*PROBLEMS TO SOLVE*:
1. In the comments about the hand-drawn metro station maps, translate this sentence into Spanish: "And the main station in Paris is missing: Châtelet-Les Halles."
2. Use the comments about the hand-drawn metro station maps to answer each question:
(a) About how many stations does the quoted mapmaker say were drawn over the last 10 years?
(b) What led the mapmaker to digitize the sketches in 2020?
(c) After which station does one commenter say Châtelet les Halles appears?
3. Continue the comments about the hand-drawn metro station maps from where they stop, adding a few more remarks in the same style.

One minor nitpick: zooming the map is very slow (maybe Leaflet is not the best choice?). And the main station in Paris is missing: Châtelet-Les Halles.
Other than that, incredible work!! Amazing.
Also, Châtelet les Halles is available just after 'Château d'eau".
And they are almost all drawn “manually”! I am SO impressed by the dedication
> For the last 10 years I have been able to draw around 2,547 stations
> A pen, a notebook, a bit of spatial vision and the willingness to navigate all the staircases, corridors, platforms and mezzanines are enough to draw a station
> Due to the boredom provoked by the COVID-19 lockdown in 2020, I decided to digitalize all the sketches I had drawn in since the early 2010s
I first looked at _regular_ stations, but once I understood that it was done by a single guy, I had to look at Paris' Mordor: Châtelet.
The 3D view looks like an ants nest, as expected.
Very impressed by the work done!

*DATA FOR ANALYSIS*:
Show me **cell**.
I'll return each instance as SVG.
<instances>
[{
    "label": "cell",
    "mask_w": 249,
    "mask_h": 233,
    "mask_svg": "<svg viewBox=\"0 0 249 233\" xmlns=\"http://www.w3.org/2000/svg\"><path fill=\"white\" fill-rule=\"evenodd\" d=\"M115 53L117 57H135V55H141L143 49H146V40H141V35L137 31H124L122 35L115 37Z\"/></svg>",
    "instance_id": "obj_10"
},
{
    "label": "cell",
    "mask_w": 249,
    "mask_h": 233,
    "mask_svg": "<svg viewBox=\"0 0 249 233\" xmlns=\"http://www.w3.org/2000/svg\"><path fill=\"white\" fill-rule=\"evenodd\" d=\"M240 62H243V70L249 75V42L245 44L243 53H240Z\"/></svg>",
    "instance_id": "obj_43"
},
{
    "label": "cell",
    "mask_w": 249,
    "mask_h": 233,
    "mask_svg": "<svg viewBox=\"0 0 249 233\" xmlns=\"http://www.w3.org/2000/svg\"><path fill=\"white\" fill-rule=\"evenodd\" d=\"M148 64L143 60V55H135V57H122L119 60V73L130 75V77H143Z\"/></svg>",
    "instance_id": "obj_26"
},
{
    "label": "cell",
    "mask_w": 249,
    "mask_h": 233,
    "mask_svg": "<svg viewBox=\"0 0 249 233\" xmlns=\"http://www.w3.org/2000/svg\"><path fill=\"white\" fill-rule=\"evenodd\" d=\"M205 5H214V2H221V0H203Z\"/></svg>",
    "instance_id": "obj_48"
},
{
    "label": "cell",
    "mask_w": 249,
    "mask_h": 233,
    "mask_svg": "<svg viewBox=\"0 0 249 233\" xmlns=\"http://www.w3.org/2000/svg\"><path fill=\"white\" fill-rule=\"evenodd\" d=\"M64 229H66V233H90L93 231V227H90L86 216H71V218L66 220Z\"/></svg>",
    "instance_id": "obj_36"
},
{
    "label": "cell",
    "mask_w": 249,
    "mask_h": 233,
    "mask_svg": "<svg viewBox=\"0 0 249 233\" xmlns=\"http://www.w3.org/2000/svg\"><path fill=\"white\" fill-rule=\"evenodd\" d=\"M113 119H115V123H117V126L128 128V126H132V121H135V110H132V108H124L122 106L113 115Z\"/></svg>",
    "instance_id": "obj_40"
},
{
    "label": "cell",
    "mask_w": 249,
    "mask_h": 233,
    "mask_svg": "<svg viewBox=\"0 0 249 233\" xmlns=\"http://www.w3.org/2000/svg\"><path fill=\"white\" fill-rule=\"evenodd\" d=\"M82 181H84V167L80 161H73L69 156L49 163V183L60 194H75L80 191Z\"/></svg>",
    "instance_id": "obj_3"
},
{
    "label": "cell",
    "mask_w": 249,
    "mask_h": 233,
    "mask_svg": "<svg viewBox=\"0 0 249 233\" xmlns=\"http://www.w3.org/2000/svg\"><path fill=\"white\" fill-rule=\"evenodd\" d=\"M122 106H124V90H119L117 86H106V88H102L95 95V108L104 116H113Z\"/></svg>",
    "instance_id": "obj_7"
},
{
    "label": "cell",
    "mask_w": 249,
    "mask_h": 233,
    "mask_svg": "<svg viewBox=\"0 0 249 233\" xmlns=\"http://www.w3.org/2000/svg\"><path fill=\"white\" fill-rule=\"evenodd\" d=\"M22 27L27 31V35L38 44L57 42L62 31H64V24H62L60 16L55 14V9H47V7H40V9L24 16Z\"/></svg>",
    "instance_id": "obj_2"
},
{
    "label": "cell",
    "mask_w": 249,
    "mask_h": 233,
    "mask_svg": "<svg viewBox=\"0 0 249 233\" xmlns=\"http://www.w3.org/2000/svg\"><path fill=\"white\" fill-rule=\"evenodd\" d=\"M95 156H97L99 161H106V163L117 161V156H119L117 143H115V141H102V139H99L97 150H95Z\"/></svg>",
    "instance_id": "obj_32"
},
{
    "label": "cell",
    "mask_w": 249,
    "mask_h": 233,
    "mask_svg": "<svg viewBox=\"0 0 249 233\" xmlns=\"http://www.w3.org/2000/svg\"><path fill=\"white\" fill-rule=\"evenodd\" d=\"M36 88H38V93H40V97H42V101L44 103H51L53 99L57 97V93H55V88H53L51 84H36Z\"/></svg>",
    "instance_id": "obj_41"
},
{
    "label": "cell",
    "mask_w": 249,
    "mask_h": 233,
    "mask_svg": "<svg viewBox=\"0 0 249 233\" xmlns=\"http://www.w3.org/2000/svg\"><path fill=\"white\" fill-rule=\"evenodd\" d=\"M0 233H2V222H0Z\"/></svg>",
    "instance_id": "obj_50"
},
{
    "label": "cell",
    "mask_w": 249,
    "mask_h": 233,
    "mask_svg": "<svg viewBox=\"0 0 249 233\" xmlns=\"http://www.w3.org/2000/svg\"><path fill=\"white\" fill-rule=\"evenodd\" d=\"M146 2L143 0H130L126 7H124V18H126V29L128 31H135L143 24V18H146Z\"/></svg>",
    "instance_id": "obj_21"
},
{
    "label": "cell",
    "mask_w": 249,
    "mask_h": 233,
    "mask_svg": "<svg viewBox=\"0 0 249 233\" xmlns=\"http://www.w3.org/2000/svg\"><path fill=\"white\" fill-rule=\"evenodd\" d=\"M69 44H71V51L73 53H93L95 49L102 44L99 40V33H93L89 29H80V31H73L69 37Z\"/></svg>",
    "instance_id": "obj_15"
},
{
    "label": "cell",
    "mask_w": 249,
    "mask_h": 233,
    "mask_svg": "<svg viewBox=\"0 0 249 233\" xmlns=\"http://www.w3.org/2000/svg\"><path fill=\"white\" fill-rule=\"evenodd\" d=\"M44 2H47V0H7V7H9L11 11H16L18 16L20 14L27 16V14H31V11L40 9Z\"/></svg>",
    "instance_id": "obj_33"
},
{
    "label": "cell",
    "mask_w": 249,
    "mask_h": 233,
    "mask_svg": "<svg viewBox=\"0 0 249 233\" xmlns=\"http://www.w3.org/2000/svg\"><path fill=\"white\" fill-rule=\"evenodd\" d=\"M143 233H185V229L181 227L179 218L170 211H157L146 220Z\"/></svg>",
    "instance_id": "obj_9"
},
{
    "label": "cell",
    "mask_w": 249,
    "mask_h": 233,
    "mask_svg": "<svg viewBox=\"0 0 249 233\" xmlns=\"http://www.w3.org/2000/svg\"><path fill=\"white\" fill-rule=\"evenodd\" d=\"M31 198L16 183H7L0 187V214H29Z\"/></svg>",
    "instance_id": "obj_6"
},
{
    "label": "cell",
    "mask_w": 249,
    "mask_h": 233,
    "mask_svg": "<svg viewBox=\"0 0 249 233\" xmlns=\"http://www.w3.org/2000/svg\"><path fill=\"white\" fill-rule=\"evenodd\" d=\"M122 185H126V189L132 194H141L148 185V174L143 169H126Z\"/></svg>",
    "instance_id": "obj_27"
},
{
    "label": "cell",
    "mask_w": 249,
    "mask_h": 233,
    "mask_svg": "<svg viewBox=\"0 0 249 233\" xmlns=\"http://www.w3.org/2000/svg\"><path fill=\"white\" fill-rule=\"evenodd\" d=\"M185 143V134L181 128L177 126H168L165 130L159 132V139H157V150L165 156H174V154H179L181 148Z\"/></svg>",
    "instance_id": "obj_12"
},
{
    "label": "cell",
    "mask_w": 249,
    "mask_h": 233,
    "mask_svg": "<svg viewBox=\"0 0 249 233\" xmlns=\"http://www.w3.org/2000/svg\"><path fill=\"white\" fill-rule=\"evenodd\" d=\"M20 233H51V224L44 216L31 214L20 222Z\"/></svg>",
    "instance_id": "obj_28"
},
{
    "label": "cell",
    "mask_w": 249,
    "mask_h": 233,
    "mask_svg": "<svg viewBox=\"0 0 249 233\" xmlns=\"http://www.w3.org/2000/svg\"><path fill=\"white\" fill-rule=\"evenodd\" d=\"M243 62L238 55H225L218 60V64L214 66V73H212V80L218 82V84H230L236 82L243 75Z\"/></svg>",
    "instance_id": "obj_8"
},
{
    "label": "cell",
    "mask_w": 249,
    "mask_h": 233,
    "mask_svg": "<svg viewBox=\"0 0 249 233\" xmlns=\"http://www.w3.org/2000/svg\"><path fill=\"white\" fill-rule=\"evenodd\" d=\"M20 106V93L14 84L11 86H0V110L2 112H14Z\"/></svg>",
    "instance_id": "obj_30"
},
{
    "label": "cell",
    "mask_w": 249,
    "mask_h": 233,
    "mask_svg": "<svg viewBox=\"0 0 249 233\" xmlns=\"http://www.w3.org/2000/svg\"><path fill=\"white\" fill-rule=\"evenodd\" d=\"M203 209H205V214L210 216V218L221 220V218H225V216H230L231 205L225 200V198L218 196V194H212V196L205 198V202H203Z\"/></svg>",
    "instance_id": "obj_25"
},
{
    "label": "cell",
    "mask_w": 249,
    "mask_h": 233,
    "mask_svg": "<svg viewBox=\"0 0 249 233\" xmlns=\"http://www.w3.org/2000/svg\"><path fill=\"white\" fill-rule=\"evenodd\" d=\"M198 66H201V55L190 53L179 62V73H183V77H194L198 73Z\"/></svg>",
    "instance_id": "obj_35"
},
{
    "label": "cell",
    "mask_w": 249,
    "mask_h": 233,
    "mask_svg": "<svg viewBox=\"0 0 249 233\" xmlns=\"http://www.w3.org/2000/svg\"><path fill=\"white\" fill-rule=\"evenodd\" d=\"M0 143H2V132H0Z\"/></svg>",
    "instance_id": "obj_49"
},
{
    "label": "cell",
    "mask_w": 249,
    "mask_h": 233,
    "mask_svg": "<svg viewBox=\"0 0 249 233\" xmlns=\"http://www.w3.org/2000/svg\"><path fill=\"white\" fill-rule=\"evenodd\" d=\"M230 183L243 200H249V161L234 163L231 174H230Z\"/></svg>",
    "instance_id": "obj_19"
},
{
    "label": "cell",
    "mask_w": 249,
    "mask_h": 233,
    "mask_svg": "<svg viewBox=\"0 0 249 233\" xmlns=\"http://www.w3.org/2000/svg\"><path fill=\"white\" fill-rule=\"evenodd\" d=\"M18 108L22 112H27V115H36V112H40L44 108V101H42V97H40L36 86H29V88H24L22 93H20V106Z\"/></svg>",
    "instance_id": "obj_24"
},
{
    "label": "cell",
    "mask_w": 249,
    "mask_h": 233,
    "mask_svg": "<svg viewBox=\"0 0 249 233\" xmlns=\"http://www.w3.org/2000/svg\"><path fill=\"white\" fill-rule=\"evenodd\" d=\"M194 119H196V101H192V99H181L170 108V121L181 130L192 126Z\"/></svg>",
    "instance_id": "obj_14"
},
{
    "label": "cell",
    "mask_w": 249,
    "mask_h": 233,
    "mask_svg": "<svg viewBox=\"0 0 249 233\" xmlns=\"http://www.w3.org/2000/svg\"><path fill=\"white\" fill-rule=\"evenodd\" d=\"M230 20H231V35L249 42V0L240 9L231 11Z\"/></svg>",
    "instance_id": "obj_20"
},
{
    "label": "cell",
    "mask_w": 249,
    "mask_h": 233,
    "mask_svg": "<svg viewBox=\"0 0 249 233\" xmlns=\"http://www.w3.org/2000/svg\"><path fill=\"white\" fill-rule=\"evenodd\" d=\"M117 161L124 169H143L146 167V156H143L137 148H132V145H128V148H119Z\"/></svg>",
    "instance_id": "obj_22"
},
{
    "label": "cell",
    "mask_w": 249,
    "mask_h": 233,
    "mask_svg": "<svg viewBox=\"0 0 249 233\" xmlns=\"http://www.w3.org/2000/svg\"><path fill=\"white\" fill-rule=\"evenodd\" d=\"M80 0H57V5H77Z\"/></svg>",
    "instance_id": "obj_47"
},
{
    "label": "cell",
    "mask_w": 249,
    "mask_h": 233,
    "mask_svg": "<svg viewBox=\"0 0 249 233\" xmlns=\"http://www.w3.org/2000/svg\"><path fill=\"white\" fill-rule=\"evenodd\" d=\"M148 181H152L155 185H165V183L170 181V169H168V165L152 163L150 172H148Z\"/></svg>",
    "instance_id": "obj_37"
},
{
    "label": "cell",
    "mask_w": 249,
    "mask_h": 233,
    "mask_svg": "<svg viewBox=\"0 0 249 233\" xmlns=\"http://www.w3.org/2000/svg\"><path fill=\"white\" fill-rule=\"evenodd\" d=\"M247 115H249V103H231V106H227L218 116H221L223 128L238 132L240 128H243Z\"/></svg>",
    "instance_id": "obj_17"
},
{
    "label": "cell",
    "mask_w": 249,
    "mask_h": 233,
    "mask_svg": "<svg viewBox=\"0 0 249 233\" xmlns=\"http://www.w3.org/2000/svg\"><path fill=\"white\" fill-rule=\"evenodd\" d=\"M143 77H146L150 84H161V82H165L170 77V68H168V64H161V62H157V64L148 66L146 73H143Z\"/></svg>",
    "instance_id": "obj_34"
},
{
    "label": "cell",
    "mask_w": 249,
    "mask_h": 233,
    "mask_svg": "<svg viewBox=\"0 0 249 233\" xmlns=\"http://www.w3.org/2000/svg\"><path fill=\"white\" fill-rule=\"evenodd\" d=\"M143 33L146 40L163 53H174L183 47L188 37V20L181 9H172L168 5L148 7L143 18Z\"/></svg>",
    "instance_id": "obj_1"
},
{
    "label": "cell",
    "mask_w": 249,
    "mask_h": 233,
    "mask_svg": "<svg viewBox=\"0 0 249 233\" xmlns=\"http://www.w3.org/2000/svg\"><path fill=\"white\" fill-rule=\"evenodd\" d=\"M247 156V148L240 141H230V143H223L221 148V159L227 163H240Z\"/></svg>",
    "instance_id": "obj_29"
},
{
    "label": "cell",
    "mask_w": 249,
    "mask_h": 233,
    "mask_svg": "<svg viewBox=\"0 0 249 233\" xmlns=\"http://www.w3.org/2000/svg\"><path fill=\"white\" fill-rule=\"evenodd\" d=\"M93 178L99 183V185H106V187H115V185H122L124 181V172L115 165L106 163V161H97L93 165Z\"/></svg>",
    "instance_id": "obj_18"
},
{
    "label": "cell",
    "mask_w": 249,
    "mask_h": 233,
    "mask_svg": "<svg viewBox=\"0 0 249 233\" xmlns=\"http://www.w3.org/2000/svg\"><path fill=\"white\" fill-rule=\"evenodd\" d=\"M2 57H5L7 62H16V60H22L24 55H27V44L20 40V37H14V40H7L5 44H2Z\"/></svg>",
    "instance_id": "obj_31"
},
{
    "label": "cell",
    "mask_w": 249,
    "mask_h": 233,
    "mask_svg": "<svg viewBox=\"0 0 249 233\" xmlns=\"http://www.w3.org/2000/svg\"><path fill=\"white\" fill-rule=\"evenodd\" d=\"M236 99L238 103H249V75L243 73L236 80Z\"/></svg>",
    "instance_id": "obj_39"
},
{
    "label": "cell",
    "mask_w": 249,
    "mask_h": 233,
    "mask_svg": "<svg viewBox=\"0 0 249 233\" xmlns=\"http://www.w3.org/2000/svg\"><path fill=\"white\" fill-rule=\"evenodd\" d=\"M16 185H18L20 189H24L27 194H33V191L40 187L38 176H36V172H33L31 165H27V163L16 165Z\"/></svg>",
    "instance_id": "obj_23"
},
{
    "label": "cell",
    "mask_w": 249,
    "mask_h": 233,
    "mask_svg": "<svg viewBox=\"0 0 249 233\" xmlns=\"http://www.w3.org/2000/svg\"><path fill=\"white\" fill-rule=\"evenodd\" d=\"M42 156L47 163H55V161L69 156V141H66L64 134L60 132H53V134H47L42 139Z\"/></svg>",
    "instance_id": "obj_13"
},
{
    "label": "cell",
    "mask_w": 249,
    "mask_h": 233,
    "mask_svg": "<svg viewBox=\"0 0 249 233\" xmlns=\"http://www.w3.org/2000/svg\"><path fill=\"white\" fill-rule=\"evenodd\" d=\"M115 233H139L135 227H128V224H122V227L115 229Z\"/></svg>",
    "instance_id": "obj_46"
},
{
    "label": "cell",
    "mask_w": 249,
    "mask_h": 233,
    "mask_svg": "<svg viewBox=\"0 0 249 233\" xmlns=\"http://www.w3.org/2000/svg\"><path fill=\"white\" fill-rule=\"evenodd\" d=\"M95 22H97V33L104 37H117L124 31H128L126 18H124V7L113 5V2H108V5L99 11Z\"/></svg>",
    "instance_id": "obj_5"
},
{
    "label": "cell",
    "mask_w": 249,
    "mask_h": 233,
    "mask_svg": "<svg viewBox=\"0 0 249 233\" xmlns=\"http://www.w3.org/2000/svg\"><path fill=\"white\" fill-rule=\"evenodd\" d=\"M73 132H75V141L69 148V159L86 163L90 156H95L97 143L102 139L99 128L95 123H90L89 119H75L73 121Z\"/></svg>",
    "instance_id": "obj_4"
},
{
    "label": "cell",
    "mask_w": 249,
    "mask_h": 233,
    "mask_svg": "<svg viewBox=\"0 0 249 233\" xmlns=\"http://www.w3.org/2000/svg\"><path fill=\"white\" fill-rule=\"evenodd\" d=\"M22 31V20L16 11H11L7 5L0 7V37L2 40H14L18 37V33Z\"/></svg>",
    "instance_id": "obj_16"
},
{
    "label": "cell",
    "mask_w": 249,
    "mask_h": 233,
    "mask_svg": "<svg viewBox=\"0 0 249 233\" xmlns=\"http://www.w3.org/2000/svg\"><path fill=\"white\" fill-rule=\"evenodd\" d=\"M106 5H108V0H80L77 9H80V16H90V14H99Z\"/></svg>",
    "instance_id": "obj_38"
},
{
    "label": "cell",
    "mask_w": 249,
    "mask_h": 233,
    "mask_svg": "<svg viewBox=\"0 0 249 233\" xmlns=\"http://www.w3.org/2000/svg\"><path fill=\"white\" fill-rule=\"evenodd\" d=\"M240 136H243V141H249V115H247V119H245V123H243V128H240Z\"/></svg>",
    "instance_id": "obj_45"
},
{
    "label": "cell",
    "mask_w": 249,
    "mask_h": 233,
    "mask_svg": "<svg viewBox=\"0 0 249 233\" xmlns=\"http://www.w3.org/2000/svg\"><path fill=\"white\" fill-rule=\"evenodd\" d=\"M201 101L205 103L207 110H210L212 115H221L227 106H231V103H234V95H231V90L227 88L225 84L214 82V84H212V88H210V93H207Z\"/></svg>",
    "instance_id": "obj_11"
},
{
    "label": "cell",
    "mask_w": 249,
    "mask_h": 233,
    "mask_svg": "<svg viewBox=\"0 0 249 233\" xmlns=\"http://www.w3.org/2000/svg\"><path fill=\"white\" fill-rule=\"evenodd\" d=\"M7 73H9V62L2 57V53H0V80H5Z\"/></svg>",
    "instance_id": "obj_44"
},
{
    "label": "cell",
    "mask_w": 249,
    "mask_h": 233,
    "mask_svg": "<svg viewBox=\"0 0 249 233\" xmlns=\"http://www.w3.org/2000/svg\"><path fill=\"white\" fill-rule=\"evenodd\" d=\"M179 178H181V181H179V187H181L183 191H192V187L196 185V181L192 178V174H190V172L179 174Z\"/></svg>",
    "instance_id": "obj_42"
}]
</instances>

*EXPECTED OUTPUTS*:
1. Y falta la estación principal de París: Châtelet-Les Halles.

2.
(a) Around 2,547 stations.
(b) Boredom caused by the COVID-19 lockdown in 2020.
(c) After 'Château d'eau'.

3.
I also learned something, which I'd always wondered cynically but never thought to investigate. The walking connection between lines at some stations in Barcelona seems so long as to not make sense, but it's explained here that at the time the different lines and stations were dug and extended independently by different companies.
> Among the reasons for having such long corridors [in Barcelona] is the lack of planning or the vision of the metro network as a bunch of individual lines. As an example: line 1 and line 4 were extended to Urquinaona in 1932, but both lines were not connected until 1972, as they were originally operated by different companies.